Partially inspired by the predictable “Predictions for 2017” type of posts and articles comes my biased take on the key characteristics of the next generation marketing automation platform, which will emerge in 2017.
We will inarguably see most single/cross/multi channel platforms (read ESP’s) implement flow builders. They will call themselves marketing automation platforms.
We will also (still) see the companies behind write posts about the importance of handling abandoned baskets.
We will still see the big players and old legacy systems sit on their shares of the market, and we will also still see and talk about the mergers and acquisitions between CRM, analytics, BI and campaign systems.
We will however, see new platforms rise in the landscape. They are not necessarily “one platform does it all”, but they will certainly be built on a recipe based on the following:
Customers are first class citizens of the platform
Customer data is unified and accessible anywhere in the platform
Data is the very foundation of the platform. It's a CDP - a Customer Data Platform - providing the marketer with a unified customer database. This data is available to a marketer everywhere in the platform - whether it’s for segmentation, decision making, content building, evaluation or exploration.
The data model for customers is schemaless. It is not limited to be contained in a 2-dimensional model (fitting in an excel sheet). Ideally it breaks down and unifies the data silos and provides a full 360 degrees view of a customer, which includes, but is not limited to, CRM data, purchases, pages and products visited, social media profile information, meta data, analytics data and campaign history.
It’s an event orchestration engine
Design the customer journey using customer data and events to trigger actions.
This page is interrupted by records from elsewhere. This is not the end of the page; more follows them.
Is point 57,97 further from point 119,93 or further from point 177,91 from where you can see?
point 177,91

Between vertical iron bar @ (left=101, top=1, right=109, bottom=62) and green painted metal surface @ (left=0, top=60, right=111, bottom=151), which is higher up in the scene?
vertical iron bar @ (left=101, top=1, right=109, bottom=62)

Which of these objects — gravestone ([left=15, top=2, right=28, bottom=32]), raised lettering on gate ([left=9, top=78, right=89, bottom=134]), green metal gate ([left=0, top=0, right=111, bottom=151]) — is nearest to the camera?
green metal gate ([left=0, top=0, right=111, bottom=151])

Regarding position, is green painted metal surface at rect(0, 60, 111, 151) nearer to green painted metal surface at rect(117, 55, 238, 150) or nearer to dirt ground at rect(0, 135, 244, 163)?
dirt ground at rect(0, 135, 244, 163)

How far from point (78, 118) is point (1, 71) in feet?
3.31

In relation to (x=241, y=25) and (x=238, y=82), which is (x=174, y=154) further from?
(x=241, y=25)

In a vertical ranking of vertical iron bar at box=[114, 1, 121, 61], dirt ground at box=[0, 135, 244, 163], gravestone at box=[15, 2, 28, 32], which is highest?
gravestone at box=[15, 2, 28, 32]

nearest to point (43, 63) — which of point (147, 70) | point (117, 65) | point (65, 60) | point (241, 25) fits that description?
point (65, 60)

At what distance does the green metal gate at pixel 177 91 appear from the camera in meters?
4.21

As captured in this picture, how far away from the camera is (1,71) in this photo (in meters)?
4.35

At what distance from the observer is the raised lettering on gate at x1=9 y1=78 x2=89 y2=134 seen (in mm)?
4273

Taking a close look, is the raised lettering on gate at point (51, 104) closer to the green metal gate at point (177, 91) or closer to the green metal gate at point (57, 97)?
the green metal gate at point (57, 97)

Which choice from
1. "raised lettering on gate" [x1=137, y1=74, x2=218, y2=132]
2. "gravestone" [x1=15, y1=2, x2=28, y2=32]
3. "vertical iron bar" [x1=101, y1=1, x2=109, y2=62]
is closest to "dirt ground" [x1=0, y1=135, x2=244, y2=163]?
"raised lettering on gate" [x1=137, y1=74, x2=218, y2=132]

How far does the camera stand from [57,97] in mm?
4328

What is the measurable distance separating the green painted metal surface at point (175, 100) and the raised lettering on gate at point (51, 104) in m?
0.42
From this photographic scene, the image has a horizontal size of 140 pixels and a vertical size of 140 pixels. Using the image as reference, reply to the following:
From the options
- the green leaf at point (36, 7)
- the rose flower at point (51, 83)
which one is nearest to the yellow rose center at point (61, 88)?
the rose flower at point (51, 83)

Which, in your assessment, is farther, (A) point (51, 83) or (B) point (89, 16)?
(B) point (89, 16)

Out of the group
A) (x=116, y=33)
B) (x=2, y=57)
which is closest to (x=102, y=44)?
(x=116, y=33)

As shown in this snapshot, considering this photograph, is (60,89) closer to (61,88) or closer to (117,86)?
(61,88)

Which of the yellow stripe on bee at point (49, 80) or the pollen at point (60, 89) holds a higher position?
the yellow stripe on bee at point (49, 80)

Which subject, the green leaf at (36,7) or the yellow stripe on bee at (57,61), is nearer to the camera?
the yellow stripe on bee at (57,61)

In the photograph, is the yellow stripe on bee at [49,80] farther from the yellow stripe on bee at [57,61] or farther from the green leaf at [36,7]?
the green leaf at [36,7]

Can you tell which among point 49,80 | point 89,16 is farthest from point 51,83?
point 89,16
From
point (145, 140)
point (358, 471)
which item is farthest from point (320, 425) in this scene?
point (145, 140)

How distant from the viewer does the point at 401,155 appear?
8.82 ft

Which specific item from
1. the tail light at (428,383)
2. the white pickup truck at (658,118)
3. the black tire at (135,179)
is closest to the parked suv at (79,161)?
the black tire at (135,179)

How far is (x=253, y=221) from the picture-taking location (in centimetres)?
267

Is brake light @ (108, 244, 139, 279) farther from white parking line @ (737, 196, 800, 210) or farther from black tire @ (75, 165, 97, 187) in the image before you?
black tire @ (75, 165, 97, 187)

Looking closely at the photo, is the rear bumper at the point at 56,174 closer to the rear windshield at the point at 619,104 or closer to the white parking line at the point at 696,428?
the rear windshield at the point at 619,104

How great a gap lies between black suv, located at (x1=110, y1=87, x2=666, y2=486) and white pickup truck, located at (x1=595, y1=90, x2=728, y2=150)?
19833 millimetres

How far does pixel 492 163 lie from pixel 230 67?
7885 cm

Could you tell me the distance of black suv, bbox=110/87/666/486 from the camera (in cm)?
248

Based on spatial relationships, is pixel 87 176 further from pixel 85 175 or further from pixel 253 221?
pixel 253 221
Marketing automation is about qualifying leads by moving them down the sales funnel in their customer journey. The platform lets marketers design flows which triggers actions based on decisions, conditions and events. Events and actions are not bound to belong to the platform. Events could happen in external systems and be sent to the orchestration engine. Actions triggered in the engine could be called in external systems as well, which altogether allows for creating a cross platform and cross channel experience.
Built for marketers
The platform empowers marketers
What does this even mean? It has mostly to do with user experience and the practical implementation of the previous 2 requirements.
A next generation platform needs not only look good - it also needs to provide a superior user experience.
The user interface should appeal to and also be understandable by marketers who would just as well happen to be in the market for an entry-level system.
The primary challenge is to make data and especially segmentation “easy” for the marketer - who should not care about SQL/noSQL, hadoop clusters, vertices and edges, map reduce and other technical terms. The marketer should be provided with an intuitive and appealing user interface, which responds with lightning speed and inspires its users to be adventurous enabling them to grow and feel comfortable with it, while they get things done.